- Born: July 11, 1932 Paterson, New Jersey, U.S.
- Died: March 7, 2013 (aged 80) Etna, New Hampshire, U.S.
- Education: Rutgers University, New Brunswick (BA) University of Michigan, Ann Arbor (MA)

= John J. Byrne =

American businessman

John J. Byrne (July 11, 1932 - March 7, 2013) was an American longtime insurance industry executive who was CEO of GEICO, White Mountains Insurance Group and Fireman's Fund. He also served as chairman of Overstock.com.

==Early background ==
As a young man, Byrne worked for his father, who owned a small insurance agency in Wildwood, New Jersey. He attended Rutgers University, where he graduated with a mathematics degree, and then worked as an actuarial assistant for Travelers Insurance Company. He then earned a master's degree in mathematics.

After serving in the U.S. Air Force, Byrne worked as a reinsurance salesman for Lincoln National Life Insurance. He then moved to Travelers and was eventually promoted to executive vice president in charge of life insurance operations.

== Insurance industry magnate==
After being passed over for president at Travelers in 1975, Byrne quit to become chief executive of GEICO, then a troubled Washington, D.C., auto insurer. GEICO sold insurance directly to low-risk drivers, but had begun to lose money after underwriting riskier drivers. The company's shares had declined and regulators wanted to shut it down.

Supported by Warren Buffett (who was a close watcher of GEICO and had named the company "The Security I Like Best" in 1951), led a turnaround of GEICO; Byrne accomplished this by firing more than 1,500 employees, reducing the staff to fewer than 6,400, and closing 23 sales offices. GEICO also stopped writing policies in several states. Buffett's Berkshire Hathaway eventually acquired the company, and Buffett has called Byrne the "Babe Ruth of insurance."

In 1985, Byrne was invited to run the troubled Fireman's Fund, then a subsidiary of American Express. Fireman's had incurred $356 million in pretax losses in 1983 and 1984. Byrne vastly improved Fireman's financial performance and initiated a public offering of some of Fireman's shares in 1985. The company was sold to Allianz AG in 1991. Byrne retained the Fireman's holding company, which he later renamed as White Mountains Insurance Group.

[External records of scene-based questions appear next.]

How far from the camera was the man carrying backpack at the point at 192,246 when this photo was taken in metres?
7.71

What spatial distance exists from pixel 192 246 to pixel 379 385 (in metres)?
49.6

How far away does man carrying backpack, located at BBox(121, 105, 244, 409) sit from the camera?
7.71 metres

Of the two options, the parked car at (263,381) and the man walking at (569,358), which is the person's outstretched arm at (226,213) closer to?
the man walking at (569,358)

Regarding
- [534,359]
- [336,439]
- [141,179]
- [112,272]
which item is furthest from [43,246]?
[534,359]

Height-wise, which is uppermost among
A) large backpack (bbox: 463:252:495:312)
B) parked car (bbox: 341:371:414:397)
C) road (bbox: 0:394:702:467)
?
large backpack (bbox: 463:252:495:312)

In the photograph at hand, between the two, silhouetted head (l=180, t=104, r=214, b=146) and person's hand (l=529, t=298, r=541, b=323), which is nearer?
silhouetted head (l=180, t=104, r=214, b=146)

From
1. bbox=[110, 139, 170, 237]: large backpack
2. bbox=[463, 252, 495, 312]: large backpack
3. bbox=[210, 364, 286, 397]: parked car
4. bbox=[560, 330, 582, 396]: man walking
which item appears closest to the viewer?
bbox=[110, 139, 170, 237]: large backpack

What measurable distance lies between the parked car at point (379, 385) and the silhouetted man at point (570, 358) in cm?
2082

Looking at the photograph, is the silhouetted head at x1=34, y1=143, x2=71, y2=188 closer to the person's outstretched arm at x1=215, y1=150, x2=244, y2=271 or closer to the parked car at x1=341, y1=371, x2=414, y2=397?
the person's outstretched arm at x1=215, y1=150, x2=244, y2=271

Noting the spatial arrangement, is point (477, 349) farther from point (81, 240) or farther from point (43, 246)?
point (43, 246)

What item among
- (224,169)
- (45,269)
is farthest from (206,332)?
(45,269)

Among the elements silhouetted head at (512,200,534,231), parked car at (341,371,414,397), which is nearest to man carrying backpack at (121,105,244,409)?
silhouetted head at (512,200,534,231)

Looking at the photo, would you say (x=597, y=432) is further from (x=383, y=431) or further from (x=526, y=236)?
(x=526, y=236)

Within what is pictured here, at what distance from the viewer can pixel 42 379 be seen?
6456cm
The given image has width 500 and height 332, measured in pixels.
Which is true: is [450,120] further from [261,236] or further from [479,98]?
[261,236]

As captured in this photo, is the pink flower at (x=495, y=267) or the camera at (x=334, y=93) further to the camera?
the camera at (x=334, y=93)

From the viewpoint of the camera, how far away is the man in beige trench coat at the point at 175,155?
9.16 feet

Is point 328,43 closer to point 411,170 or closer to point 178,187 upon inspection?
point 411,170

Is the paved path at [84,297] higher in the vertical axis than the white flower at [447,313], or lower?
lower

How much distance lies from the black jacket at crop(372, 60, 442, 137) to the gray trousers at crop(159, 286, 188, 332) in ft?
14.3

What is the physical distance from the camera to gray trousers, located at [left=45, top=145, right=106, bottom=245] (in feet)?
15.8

==Role at Overstock.com ==
Byrne's son Patrick M. Byrne bought a 60% interest in the Internet retailer D2: Discounts Direct, changing its name to Overstock.com. The elder Byrne served as an Overstock.com director from October 1999 until October 2002, and then rejoined the board in June 2004. He was elected chairman in October 2005.

In March 2006, the elder Byrne said that he was thinking of stepping down in disagreement over his son's campaign against naked short selling, which he said was distracting his son from leading the company. In April 2006, John Byrne stepped down to become vice-chairman, and was replaced by Patrick Byrne. In July 2006, John Byrne resigned from Overstock's board of directors. In August 2008, Jack Byrne said that after "much initial skepticism" he believed his son was "right all along" about the battle and lawsuits with short-sellers and analysts. He was reelected to the board on May 12, 2010.

Byrne died at his home in Etna, New Hampshire on March 7, 2013, after a long struggle against cancer.